## What you should do:
Repeat the following material word for word, starting with the line that contains "How distant from" and going on through the line that contains "1067 millimetres".

## Data in this exercise:
□ □ □ □ □
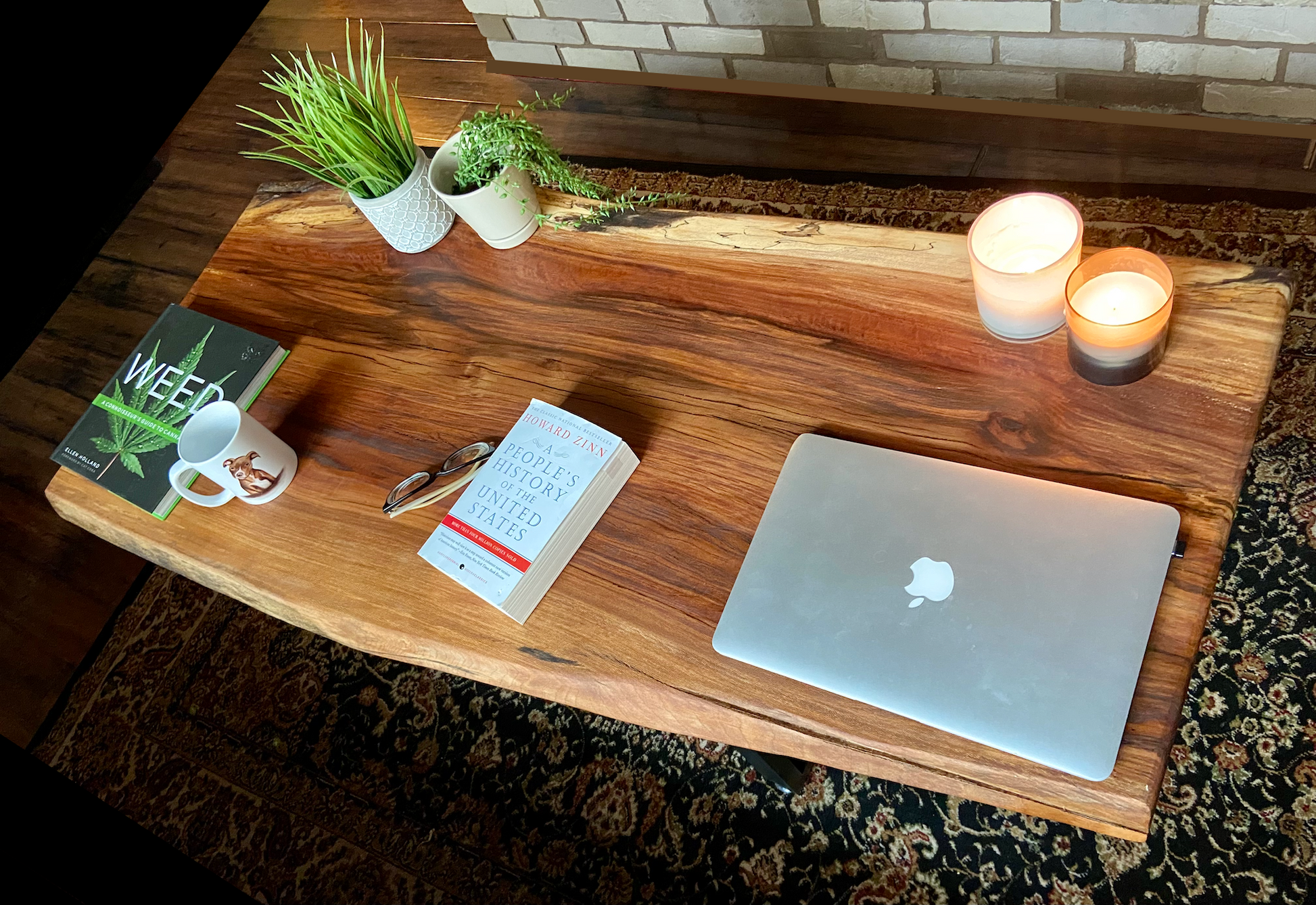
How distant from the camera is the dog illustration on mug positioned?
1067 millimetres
□ □ □ □ □
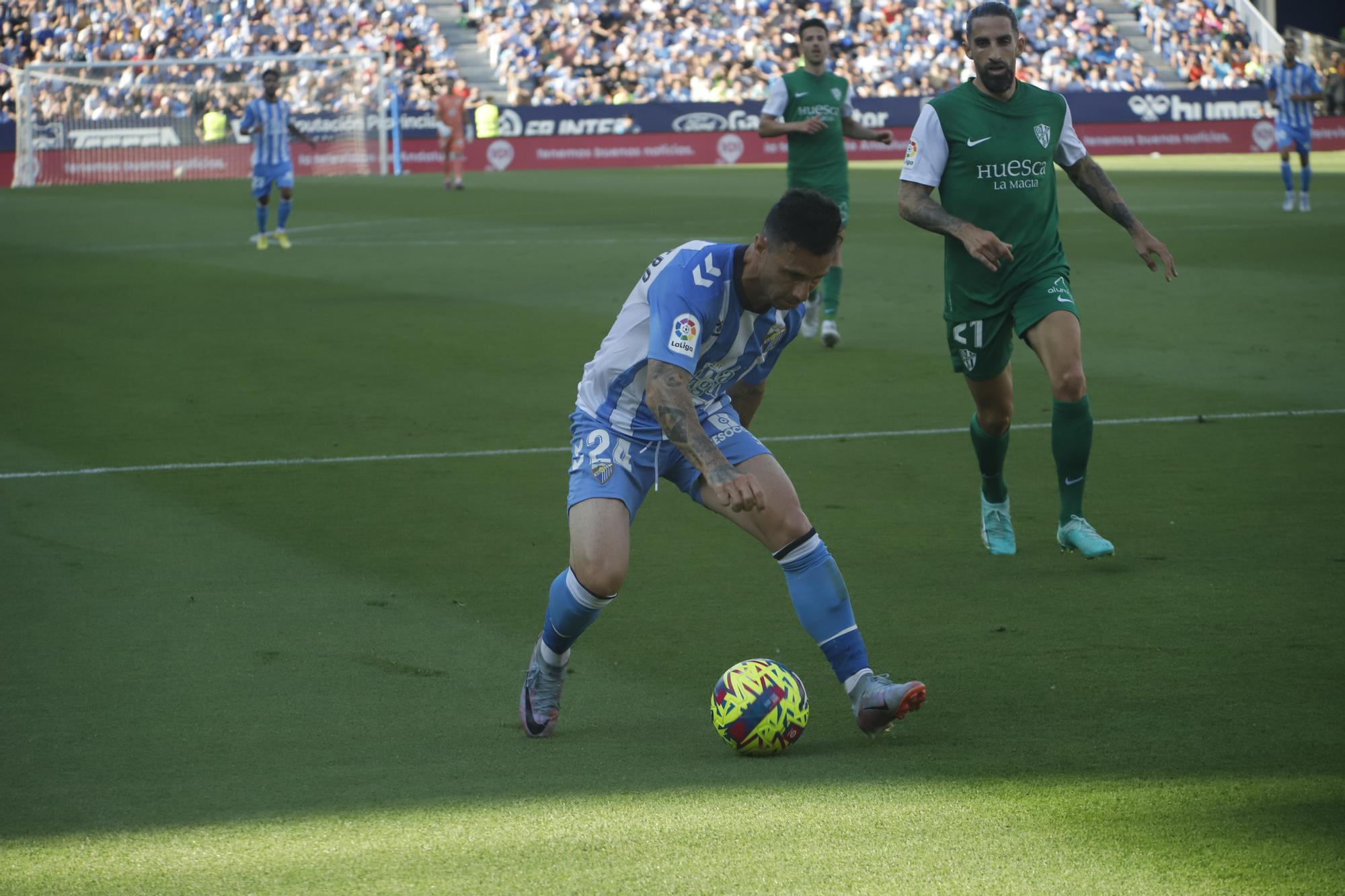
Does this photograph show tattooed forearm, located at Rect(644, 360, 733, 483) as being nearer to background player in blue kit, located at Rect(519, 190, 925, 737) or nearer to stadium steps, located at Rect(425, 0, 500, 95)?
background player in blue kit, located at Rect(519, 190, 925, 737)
□ □ □ □ □
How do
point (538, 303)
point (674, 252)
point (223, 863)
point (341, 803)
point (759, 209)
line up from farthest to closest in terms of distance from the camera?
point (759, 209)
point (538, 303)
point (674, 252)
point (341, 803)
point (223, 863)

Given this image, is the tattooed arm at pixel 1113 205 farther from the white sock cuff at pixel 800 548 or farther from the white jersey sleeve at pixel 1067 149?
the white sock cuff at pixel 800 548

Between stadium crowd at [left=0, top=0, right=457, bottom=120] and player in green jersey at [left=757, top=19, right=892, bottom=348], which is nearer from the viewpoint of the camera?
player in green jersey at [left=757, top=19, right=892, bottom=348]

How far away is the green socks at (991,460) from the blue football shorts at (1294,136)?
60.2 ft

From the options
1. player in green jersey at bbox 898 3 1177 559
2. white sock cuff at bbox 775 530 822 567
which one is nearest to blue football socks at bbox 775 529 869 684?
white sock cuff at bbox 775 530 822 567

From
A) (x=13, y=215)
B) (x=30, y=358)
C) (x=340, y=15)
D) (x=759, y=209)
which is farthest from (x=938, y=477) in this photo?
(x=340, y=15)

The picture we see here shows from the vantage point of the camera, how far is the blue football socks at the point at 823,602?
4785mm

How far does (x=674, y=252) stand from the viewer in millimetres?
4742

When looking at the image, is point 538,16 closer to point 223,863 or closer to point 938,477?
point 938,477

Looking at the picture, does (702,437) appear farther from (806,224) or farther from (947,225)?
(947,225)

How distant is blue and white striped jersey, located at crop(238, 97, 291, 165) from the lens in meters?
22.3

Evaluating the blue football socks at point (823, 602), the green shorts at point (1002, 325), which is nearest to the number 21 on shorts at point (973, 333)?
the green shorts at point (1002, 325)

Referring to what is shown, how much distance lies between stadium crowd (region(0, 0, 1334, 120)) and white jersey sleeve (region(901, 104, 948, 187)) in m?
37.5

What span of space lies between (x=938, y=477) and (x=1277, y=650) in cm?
□ □ □ □ □
## Task result:
How distant from the camera is the dog illustration on mug positioned?
1067 millimetres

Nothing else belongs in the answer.